- _DOCUMENT EXTRACT_
Come tell me what the funniest line is you've ever read in a book :-D(72 Posts)
Have just been reading "Silken Prey" by John Sandford, and laughed so hard at this line I woke up DH
who was not very pleased with me
In the book, Lucas Davenport says something to another police officer about the police commissioner (I believe that's her title), Rose Marie Roux, and the other cop shouts "Fuck a bunch of Rose Marie! I'm going to put wheels on that bitch and roll her right into the Mississippi!"
From 'You are Awful (but I like you) Travels through Unloved Britain' by Tim Moore, he is describing (in Chapter 1) how he sets out to find the very worst car ever made in Britain to use, for his planned tour of this country's least loved places; and it's the Austin Maestro.
'One motoring magazine's launch review drolly encapsulated the Maestro thus: 'Truly a car for the 80s - or any 90 year olds still up to driving'....He goes on to describe how things keep falling off the car, etc; 'Living with the Maestro meant a permanent oil stain on your driveway, and a mechanical soundtrack that has been memorably compared to 'a skeleton wanking in a biscuit tin'. (Oh and later on Moore downloads Ozzy Osbourne's voice for his Sat-Nav - which is side-splittingly funny too....)

- _OBJECTIVES_
1. In the forum thread, which car does Tim Moore pick as the very worst ever made in Britain?
2. Extract the passage of the forum thread word for word, starting at the words "Come tell me" and stopping after "the Austin Maestro.".
The rows below the forum thread come from an unrelated source.

- _RECORDS SUPPLIED_

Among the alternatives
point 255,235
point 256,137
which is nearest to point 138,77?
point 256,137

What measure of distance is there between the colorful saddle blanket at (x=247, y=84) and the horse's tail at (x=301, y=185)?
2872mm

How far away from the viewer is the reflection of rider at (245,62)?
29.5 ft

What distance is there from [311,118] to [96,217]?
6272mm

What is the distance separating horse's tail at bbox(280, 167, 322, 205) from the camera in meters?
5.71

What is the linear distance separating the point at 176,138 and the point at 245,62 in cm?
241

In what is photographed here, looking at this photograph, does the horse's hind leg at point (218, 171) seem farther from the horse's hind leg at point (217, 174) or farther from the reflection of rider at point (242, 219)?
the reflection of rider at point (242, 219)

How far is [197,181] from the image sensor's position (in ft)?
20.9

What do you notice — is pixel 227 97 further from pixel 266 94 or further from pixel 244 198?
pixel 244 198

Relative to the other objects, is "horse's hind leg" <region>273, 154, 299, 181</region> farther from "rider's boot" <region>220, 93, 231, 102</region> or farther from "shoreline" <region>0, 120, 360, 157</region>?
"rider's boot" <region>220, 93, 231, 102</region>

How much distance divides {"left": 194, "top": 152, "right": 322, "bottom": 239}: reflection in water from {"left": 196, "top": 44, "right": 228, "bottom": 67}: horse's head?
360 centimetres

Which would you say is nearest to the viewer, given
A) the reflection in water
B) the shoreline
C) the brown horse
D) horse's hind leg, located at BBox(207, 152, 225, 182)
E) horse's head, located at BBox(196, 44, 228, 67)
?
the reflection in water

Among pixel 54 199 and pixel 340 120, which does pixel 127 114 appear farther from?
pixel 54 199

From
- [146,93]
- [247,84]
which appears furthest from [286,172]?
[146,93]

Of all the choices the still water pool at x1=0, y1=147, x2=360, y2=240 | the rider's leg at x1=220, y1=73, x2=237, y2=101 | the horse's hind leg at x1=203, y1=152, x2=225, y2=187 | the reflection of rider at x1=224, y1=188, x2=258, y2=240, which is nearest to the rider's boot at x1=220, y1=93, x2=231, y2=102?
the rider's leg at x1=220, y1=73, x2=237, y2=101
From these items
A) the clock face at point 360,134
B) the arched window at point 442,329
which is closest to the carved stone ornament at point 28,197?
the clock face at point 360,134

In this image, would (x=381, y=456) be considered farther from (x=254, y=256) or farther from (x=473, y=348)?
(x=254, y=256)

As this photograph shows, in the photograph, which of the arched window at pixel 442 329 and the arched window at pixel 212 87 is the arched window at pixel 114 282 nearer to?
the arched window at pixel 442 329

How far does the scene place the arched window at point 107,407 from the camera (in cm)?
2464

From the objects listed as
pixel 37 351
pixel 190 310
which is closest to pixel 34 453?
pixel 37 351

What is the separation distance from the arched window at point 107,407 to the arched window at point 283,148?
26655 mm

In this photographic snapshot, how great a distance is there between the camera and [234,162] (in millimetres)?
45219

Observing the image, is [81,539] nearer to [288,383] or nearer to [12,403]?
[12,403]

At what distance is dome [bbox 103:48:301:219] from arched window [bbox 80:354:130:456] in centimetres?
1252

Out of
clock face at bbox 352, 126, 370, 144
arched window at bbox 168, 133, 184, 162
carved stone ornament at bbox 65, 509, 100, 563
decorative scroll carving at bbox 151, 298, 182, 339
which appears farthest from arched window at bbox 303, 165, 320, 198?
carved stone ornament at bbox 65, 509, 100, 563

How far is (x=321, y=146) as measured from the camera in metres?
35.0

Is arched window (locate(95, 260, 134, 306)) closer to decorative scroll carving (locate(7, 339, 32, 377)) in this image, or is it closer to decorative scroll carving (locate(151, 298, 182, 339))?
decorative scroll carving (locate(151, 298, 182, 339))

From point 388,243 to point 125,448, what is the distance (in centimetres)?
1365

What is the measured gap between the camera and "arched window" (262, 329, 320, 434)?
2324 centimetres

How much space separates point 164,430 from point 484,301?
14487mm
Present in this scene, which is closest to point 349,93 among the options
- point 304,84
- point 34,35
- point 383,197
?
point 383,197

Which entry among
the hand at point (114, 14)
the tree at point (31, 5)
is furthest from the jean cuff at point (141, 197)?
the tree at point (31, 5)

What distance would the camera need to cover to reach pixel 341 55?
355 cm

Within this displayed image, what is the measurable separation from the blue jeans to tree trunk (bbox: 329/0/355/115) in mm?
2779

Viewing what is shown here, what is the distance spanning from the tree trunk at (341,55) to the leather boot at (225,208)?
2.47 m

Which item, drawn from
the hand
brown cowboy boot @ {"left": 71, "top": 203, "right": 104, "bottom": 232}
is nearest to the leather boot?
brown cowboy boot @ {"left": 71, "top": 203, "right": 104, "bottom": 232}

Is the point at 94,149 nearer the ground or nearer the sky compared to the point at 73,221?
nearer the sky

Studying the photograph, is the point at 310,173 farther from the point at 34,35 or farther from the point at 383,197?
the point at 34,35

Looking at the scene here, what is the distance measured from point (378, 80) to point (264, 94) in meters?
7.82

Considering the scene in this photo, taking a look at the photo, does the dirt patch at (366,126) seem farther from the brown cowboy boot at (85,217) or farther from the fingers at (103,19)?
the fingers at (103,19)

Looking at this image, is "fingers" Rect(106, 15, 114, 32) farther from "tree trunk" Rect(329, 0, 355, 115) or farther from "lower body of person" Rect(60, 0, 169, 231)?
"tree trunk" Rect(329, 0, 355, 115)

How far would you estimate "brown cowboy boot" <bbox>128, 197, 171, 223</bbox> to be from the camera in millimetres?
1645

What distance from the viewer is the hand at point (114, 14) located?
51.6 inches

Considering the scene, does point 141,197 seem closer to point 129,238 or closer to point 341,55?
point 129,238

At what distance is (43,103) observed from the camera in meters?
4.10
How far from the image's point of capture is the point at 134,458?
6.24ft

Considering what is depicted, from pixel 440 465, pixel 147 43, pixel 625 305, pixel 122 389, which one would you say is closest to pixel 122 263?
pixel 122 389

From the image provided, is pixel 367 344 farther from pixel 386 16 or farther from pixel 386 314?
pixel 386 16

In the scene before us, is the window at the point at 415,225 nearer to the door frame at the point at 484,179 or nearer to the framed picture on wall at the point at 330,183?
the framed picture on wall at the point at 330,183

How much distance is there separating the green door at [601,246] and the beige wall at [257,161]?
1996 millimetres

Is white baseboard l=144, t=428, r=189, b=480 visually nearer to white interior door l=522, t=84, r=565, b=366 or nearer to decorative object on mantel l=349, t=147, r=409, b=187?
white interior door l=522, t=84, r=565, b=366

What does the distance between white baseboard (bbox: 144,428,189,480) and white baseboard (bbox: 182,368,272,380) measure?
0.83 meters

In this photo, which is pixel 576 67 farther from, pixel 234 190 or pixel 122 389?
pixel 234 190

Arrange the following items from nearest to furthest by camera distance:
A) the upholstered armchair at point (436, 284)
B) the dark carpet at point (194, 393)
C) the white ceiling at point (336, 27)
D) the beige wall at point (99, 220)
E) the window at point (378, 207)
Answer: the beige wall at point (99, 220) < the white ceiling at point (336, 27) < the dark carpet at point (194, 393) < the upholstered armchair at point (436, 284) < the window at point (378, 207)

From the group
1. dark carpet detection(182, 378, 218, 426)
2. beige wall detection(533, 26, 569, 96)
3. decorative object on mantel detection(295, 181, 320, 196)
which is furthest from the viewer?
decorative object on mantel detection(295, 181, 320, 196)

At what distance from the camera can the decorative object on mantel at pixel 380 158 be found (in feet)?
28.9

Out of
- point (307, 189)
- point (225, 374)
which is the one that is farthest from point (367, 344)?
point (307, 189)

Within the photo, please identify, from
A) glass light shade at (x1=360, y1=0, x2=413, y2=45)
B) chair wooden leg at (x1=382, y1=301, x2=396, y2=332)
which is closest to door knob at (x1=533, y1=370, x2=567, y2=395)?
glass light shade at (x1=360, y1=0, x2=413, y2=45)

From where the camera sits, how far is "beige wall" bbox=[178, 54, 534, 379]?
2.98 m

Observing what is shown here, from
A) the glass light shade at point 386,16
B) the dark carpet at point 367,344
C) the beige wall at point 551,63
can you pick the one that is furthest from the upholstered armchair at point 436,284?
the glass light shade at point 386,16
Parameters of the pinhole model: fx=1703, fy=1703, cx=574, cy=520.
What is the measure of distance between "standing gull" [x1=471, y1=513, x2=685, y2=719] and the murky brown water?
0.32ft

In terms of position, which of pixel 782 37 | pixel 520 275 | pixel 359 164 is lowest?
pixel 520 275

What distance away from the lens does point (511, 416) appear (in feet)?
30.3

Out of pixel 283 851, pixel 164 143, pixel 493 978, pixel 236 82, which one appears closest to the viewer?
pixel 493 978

- _FINAL ANSWERS_
1. The Austin Maestro.

2.
Come tell me what the funniest line is you've ever read in a book :-D(72 Posts)
Have just been reading "Silken Prey" by John Sandford, and laughed so hard at this line I woke up DH
who was not very pleased with me
In the book, Lucas Davenport says something to another police officer about the police commissioner (I believe that's her title), Rose Marie Roux, and the other cop shouts "Fuck a bunch of Rose Marie! I'm going to put wheels on that bitch and roll her right into the Mississippi!"
From 'You are Awful (but I like you) Travels through Unloved Britain' by Tim Moore, he is describing (in Chapter 1) how he sets out to find the very worst car ever made in Britain to use, for his planned tour of this country's least loved places; and it's the Austin Maestro.